When the award-winning and internationally known Triple Helix Piano Trio musicians—violinist Bayla Keyes, cellist Rhonda Rider, and pianist Lois Shapiro—joined together in 1995, The Boston Globe described the results of their union as “the livest live music in town,” with “wildly imaginative, emotionally charged, virtuoso playing” that was “sophisticated in musical detail, wholeheartedly interactive, uninhibited in emotion, and touched by a special grace.” Subsequently, the ensemble has become known as one of the best piano trios on today’s musical landscape.
Soprano Ann Moss is an acclaimed recording artist and champion of contemporary vocal music who performs and collaborates with a dynamic array of living composers. Her high, silvery, flexible voice has been singled out by Opera News for “beautifully pure floated high notes” and by San Francisco Classical Voice for “powerful expression” and “exquisite phrasing.” A native of Boston and a graduate of Hampshire College, the Longy School of Music of Bard College, and San Francisco Conservatory, Ann Moss currently resides and teaches in the San Francisco Bay Area with her husband, violist Justin Ouellet. Ann is a Reiki practitioner, enthusiastic Yogi, and pursues a lifelong interest in Traditional Chinese Medicine.
Conductor, trumpeter, and singer Luca Antonucci brings dynamism and incisive musicianship to performances throughout New England. A native of Watertown, MA, Antonucci holds an M.M. in Orchestral Conducting from the Hartt School, where he studied with Edward Cumming and Glen Adsit. Luca is the recipient of a B.A. from Amherst College, where he graduated summa cum Laude in 2014, Luca spent the 2014-15 academic year as a Fulbright Fellow in Vienna, Austria, where he published work on Arnold Schönberg in the Journal of the Arnold Schönberg Center. His article, “Schönberg Conducts Mahler: Exploring A Performance from Schönberg’s East Coast Year” can be found in the Journal of the Arnold Schönberg Center.

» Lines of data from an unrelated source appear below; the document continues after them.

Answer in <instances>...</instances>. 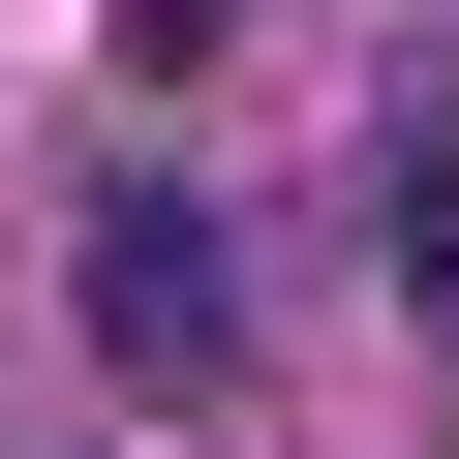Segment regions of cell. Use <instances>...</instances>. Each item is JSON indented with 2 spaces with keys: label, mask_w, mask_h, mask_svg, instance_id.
I'll return each instance as SVG.
<instances>
[{
  "label": "cell",
  "mask_w": 459,
  "mask_h": 459,
  "mask_svg": "<svg viewBox=\"0 0 459 459\" xmlns=\"http://www.w3.org/2000/svg\"><path fill=\"white\" fill-rule=\"evenodd\" d=\"M92 368L123 398H214V368H246V246H214V184H92Z\"/></svg>",
  "instance_id": "6da1fadb"
}]
</instances>
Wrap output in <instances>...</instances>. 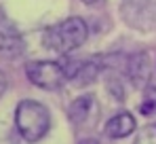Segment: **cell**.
Here are the masks:
<instances>
[{
	"instance_id": "cell-10",
	"label": "cell",
	"mask_w": 156,
	"mask_h": 144,
	"mask_svg": "<svg viewBox=\"0 0 156 144\" xmlns=\"http://www.w3.org/2000/svg\"><path fill=\"white\" fill-rule=\"evenodd\" d=\"M82 2H84V4H95L97 0H82Z\"/></svg>"
},
{
	"instance_id": "cell-4",
	"label": "cell",
	"mask_w": 156,
	"mask_h": 144,
	"mask_svg": "<svg viewBox=\"0 0 156 144\" xmlns=\"http://www.w3.org/2000/svg\"><path fill=\"white\" fill-rule=\"evenodd\" d=\"M135 131V119L131 112H118L105 123V136L116 140V138H127Z\"/></svg>"
},
{
	"instance_id": "cell-3",
	"label": "cell",
	"mask_w": 156,
	"mask_h": 144,
	"mask_svg": "<svg viewBox=\"0 0 156 144\" xmlns=\"http://www.w3.org/2000/svg\"><path fill=\"white\" fill-rule=\"evenodd\" d=\"M26 74L36 87L47 89V91L59 89L68 78L63 66L57 62H30L26 66Z\"/></svg>"
},
{
	"instance_id": "cell-9",
	"label": "cell",
	"mask_w": 156,
	"mask_h": 144,
	"mask_svg": "<svg viewBox=\"0 0 156 144\" xmlns=\"http://www.w3.org/2000/svg\"><path fill=\"white\" fill-rule=\"evenodd\" d=\"M80 144H99V142H97V140H82Z\"/></svg>"
},
{
	"instance_id": "cell-6",
	"label": "cell",
	"mask_w": 156,
	"mask_h": 144,
	"mask_svg": "<svg viewBox=\"0 0 156 144\" xmlns=\"http://www.w3.org/2000/svg\"><path fill=\"white\" fill-rule=\"evenodd\" d=\"M95 108V100L93 96H82L74 100L72 102V106H70V117L74 123H84V121L89 119V115H91V110Z\"/></svg>"
},
{
	"instance_id": "cell-5",
	"label": "cell",
	"mask_w": 156,
	"mask_h": 144,
	"mask_svg": "<svg viewBox=\"0 0 156 144\" xmlns=\"http://www.w3.org/2000/svg\"><path fill=\"white\" fill-rule=\"evenodd\" d=\"M0 53L6 55V57H19L23 53L21 36L13 30H2L0 28Z\"/></svg>"
},
{
	"instance_id": "cell-1",
	"label": "cell",
	"mask_w": 156,
	"mask_h": 144,
	"mask_svg": "<svg viewBox=\"0 0 156 144\" xmlns=\"http://www.w3.org/2000/svg\"><path fill=\"white\" fill-rule=\"evenodd\" d=\"M87 36H89L87 24L80 17H68V19L59 21V24L51 25L44 32L42 43L51 51L59 53V55H66V53L78 49L80 45H84Z\"/></svg>"
},
{
	"instance_id": "cell-7",
	"label": "cell",
	"mask_w": 156,
	"mask_h": 144,
	"mask_svg": "<svg viewBox=\"0 0 156 144\" xmlns=\"http://www.w3.org/2000/svg\"><path fill=\"white\" fill-rule=\"evenodd\" d=\"M139 110H141V115H156V87H148L146 89Z\"/></svg>"
},
{
	"instance_id": "cell-8",
	"label": "cell",
	"mask_w": 156,
	"mask_h": 144,
	"mask_svg": "<svg viewBox=\"0 0 156 144\" xmlns=\"http://www.w3.org/2000/svg\"><path fill=\"white\" fill-rule=\"evenodd\" d=\"M4 89H6V76L0 72V96L4 93Z\"/></svg>"
},
{
	"instance_id": "cell-2",
	"label": "cell",
	"mask_w": 156,
	"mask_h": 144,
	"mask_svg": "<svg viewBox=\"0 0 156 144\" xmlns=\"http://www.w3.org/2000/svg\"><path fill=\"white\" fill-rule=\"evenodd\" d=\"M15 125L19 129V134L23 136L27 142H38L47 136L49 127H51V115L47 110V106H42L36 100H23L17 104L15 110Z\"/></svg>"
}]
</instances>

Equally at home on the podium or in the opera pit, Luca has appeared alongside faculty, students, and guest artists with the Hartt Orchestra, Foot in the Door Contemporary Ensemble, the Hartt Opera Theater, and the Hartt Brass Ensemble. He has also served as Assistant Conductor of the Pioneer Valley Symphony, and Conductor and Music Director of the Pioneer Valley Symphony Youth Orchestra. Luca has appeared throughout the US and Europe in conducting masterclasses with faculty including Benjamin Zander, Paul Vermel, Donald Portnoy, Peter Jaffe, Diane Wittry, Neil Varon. An enthusiastic advocate of choral music, Luca founded the Brookline Chamber Singers in 2016, which raised almost $500 in its inaugural year for the Womens’ Lunch Place of Greater Boston. Luca has also served as the Assistant Music Director at the Church of St Mark the Evangelist in West Hartford, CT, and is serving as Conducting Intern for the Zamir Chorale of Boston for the 2017/18 season. Luca maintains an active schedule as a performer on the trumpet, performing solo and in chamber settings, as well as a member of jazz bands, orchestras, and wind ensembles throughout the Boston area. He is especially interested in free improvisation and the traditional brass band literature of Eastern Europe. In 2014/15, Luca was recognized as Official Musical Ambassador of the Musikverein Leopoldau, an award-winning wind band in Vienna, Austria. Luca is a member of the faculty of the Rivers Summer Music program in Weston, MA, where he teaches music theory and directs the Wind Ensemble. He also maintains a private trumpet studio and directs the Band at the Brimmer & May School in Chestnut Hill, MA.